Rae? What the hell was
she
doing down here? Nero was after her? Jake clenched his teeth. He reached out for the rope, tested its strength, found it was good, and stepped off the edge in a careful descent. With a quick rappel down, he hit bottom and switched off his rifle’s flashlight.
He stood in sheer darkness. The blackness was so intense he could not even see his own hand in front of his face. There were no flashes of anyone’s light beams whatsoever. Where had Nero and Rousseau gone? He stood and listened. Nothing stirred, but something large loomed in front of him. He turned his rifle light back on.
“Whoa!” A wall of crystal-covered columns stood in his path, a huge cavern just beyond. He stepped forward and was hit with a draft of cool air mixed with burning wood, probably from torches, he figured. He stopped and panned his weapon left and right. More icicle-like cave features ahead, plus a narrow, twisted trail skirting misshapen hulks of limestone. He trudged onward.
He encountered open holes or fissures, dense black drop-offs in which cool air rose from the depths. He could tell people had just passed through from a freshly discarded chewing gum wrapper.
A shotgun blast boomed up ahead.
A woman screamed.
“Here Piggy, Piggy, Piggy!” echoed Rousseau’s voice.
Jake’s heart lurched.
In the cavern.
Caught off guard when Rousseau had fired his shotgun, Anne Stanton had screamed in surprise. Nero cut her a stern look then asked Rousseau if he hit Hart.
“Just missed her!” Rousseau answered. “George, take point, I’ve got to reload. Stay on the bitch.”
Clutching an UZI submachine gun and chewing gum in an open-mouthed, cocky manner, Mr. George smiled as he took the lead position on the assault. He noticed flashes of light dancing upon the far cavern wall ahead. Depressing the trigger of his automatic weapon, he sent a chattering burst of bullets in toward the light. The light went dim. He moved in, wondering if he nailed his target.
As he swaggered closer, he sang out a familiar law enforcement television reality show tune, but with a twist. “Bad girls. Bad girls. Whatcha gonna do? Whatcha gonna do when they come for you?”
He blew a bubble.
BLAM
.
A bullet cracked over his head. He ducked. Gum stuck to his cheek.
“That’s what I’m gonna do!” echoed Rae’s voice.
George responded with another deadly crescendo of fire. When his wall of 9 mm rounds smacked the cave rocks near Rae, sparks and stone fragments ricocheted all around. Rae gritted her teeth, ducked low, and crept forward. She felt her way through the dark and out of his line of fire. Another burst, more intimidating taunts, and Nero’s henchman moved even closer.
Stumbling on hands and knees she felt a mist of cool air in front of her and heard the sound of rushing water. She switched on her lights briefly and found she teetered on a rock ledge with a drop off of about five feet. Machine gun fire ripped the air above her as she flipped over the ledge.
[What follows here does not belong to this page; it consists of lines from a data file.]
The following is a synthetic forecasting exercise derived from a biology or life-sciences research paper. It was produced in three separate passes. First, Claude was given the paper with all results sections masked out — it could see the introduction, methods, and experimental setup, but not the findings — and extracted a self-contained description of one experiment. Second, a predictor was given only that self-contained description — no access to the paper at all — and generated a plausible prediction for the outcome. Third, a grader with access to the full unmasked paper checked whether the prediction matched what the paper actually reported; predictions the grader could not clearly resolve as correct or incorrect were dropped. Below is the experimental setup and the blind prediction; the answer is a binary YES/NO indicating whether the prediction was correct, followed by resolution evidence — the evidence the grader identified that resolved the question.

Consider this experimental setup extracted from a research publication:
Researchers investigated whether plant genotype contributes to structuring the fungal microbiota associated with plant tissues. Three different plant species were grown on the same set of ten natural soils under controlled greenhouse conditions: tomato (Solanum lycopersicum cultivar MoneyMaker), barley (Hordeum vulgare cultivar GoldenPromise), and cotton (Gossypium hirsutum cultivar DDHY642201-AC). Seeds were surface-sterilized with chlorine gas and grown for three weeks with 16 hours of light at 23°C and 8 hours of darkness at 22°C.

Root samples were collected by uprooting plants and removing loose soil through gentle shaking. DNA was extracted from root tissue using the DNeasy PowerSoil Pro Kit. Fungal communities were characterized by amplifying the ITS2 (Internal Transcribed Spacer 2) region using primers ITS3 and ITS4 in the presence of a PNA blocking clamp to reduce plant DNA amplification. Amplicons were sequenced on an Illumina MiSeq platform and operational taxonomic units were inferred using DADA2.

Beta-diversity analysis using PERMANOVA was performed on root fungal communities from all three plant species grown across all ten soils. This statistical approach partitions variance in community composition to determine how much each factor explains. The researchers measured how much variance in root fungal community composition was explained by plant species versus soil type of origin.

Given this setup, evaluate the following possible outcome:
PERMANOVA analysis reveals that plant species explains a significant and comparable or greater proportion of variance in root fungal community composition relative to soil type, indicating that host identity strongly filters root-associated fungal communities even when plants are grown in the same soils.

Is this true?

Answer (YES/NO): NO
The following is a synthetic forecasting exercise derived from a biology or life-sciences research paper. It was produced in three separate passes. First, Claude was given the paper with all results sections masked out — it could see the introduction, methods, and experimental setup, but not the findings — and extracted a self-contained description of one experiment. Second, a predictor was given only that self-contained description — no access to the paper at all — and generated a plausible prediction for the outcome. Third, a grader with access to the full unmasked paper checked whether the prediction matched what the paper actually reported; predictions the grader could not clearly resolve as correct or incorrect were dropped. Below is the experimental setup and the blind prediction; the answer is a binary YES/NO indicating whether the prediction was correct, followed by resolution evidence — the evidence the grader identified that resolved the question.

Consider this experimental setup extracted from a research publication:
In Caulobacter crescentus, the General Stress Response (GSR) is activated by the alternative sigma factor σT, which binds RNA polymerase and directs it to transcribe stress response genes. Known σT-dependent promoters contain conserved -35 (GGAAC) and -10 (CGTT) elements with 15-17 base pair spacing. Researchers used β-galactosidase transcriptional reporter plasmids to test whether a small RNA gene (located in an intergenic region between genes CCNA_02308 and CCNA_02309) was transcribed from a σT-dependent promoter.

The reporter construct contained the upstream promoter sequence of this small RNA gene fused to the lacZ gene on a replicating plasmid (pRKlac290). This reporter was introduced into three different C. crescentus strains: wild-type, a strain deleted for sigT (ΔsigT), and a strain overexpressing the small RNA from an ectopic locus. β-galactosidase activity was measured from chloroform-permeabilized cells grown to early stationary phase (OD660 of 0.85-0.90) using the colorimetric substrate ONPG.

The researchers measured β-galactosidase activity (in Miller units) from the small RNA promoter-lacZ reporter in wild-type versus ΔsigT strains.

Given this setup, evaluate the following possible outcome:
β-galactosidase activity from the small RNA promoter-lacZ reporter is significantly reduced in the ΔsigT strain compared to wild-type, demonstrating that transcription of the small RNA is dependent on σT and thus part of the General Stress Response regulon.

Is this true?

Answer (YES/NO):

She landed inside another high-ceiling cave, this time with a fast-moving twelve-foot wide underground river flowing across her path from right to left. Debris was littered all over the level floor surface. She noticed battered driftwood, blackened logs, and even fresh weeds. But she also saw a torn Nike sneaker, a broken fishing pole and reel, clothing, an assortment of beer cans, and other modern-day garbage. She panned her helmet beam into the water, but couldn’t see bottom. To her upper right the river seemed to originate from under a towering cliff wall. Just under the small falls shooting from the cliff was the partially decomposed carcass of a black and white dairy cow. Rae shook her head, shocked and confused.